Suas obras foram traduzidas em diversos idiomas. Sua habilidade em contar histórias para despertar o passado russo para leitores franceses provocou curiosidades enriquecedoras. Agora vamos ao mais importante. Vamos à história. A história que eu li. “A música de uma vida”. O romance começa quando o narrador embarca em uma viagem de trem a partir de uma pequena cidade de uma aldeia na Sibéria a Moscou no início dos anos 70. Ele conhece um idoso Andrei Berg, um pianista preparado para ser um profissional. Mas alguns percalços acontecem em sua vida. E todas eles vinculadas ao momento político de terror na União Soviética. Ao longo da viagem ele conta para o narrador o que lhe aconteceu.
“Antes, nos cartazes, ele procurava o nome do pai, dramaturgo, e também de quando em quando de Victória Berg, sua mãe, quando ela dava recitais. Naquele dia, pela primeira vez, o nome era o dele. Seu primeiro concerto, dali a uma semana, no dia 24 de maio de 1941.” (pg. 25)
Quando tudo parecia andar de acordo com os acontecimentos, algo surpreendente nos pega de surpresa. Um vizinho vai, com passos apressados, a seu encontro e sussurra as seguintes palavras: “Não volte para a casa”. E apressou o passo como se não o conhecesse. Todo aquele momento causou perplexidade ao jovem Andrei Berg.

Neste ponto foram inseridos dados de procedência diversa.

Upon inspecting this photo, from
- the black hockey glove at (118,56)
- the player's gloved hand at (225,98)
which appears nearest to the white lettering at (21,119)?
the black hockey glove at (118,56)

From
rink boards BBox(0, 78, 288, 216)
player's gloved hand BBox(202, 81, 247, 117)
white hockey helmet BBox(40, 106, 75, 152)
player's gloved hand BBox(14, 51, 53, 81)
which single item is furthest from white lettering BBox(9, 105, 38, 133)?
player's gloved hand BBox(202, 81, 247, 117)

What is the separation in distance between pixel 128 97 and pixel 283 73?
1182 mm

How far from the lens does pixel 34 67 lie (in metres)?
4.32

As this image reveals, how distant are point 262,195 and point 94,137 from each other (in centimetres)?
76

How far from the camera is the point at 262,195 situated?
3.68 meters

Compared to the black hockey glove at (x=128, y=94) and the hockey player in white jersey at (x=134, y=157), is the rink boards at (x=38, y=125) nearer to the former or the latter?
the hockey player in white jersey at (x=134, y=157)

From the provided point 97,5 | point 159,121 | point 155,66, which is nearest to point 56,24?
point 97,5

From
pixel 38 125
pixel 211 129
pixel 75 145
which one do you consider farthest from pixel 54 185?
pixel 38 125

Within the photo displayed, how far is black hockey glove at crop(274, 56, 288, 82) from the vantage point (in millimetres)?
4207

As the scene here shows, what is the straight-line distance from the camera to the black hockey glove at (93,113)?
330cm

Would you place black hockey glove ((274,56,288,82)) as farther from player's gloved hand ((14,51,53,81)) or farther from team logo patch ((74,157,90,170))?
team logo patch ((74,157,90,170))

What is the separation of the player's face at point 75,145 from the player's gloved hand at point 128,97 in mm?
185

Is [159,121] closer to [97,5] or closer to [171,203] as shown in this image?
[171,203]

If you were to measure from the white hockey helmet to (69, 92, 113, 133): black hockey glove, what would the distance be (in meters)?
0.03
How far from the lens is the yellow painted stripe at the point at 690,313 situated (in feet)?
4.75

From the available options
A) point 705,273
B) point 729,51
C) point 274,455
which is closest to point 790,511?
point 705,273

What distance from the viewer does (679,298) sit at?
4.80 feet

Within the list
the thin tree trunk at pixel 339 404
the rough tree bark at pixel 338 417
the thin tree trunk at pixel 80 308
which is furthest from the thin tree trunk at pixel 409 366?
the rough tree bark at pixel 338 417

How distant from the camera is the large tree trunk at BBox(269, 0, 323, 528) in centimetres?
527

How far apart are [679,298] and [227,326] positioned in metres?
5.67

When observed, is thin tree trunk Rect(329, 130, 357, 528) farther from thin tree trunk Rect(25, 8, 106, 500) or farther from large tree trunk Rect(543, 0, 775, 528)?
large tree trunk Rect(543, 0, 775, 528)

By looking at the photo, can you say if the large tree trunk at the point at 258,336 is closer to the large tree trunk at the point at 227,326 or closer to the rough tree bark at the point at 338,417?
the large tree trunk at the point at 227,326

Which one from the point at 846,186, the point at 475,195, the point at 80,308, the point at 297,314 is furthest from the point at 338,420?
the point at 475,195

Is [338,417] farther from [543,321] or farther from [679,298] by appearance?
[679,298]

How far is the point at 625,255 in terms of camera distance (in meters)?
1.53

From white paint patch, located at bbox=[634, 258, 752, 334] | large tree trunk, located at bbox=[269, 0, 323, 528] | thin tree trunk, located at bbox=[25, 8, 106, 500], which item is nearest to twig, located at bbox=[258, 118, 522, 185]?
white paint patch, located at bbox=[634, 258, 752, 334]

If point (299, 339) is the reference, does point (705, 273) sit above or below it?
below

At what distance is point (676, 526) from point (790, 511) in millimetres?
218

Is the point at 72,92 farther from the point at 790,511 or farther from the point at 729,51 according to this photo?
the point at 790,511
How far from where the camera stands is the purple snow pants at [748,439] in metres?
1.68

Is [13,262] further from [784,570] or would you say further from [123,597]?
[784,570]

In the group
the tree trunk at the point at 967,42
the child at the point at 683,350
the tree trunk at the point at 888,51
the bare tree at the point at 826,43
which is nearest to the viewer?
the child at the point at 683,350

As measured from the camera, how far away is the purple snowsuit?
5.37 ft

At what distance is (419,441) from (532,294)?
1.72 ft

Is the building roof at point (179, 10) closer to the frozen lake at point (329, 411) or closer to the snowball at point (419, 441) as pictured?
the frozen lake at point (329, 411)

Vou ou não vou? Volto para a casa ou não volto? E, na medida em que a situação se tornava tensa nas imediações de sua casa, não teve dúvidas. Fugiu. Andrei Berg se auto inventou. Adotou um nome que não era seu, de um soldado soviético morto a fim de escapar das perseguições tanto das forças internas como dos nazistas. Sua autobiografia nos relata os rigores da guerra.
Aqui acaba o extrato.